======== Data for the task
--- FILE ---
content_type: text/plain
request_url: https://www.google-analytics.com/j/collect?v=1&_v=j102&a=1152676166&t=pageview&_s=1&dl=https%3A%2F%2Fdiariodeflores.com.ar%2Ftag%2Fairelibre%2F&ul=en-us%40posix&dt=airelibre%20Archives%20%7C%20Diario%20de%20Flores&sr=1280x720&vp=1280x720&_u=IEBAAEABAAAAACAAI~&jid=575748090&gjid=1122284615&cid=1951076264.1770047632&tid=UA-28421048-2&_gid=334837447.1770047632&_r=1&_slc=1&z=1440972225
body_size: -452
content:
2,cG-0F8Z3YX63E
================
# [Your assignment]
Please repeat each entry. Keep every word the same.

# [Exercise solution]
--- FILE ---
content_type: text/plain
request_url: https://www.google-analytics.com/j/collect?v=1&_v=j102&a=1152676166&t=pageview&_s=1&dl=https%3A%2F%2Fdiariodeflores.com.ar%2Ftag%2Fairelibre%2F&ul=en-us%40posix&dt=airelibre%20Archives%20%7C%20Diario%20de%20Flores&sr=1280x720&vp=1280x720&_u=IEBAAEABAAAAACAAI~&jid=575748090&gjid=1122284615&cid=1951076264.1770047632&tid=UA-28421048-2&_gid=334837447.1770047632&_r=1&_slc=1&z=1440972225
body_size: -452
content:
2,cG-0F8Z3YX63E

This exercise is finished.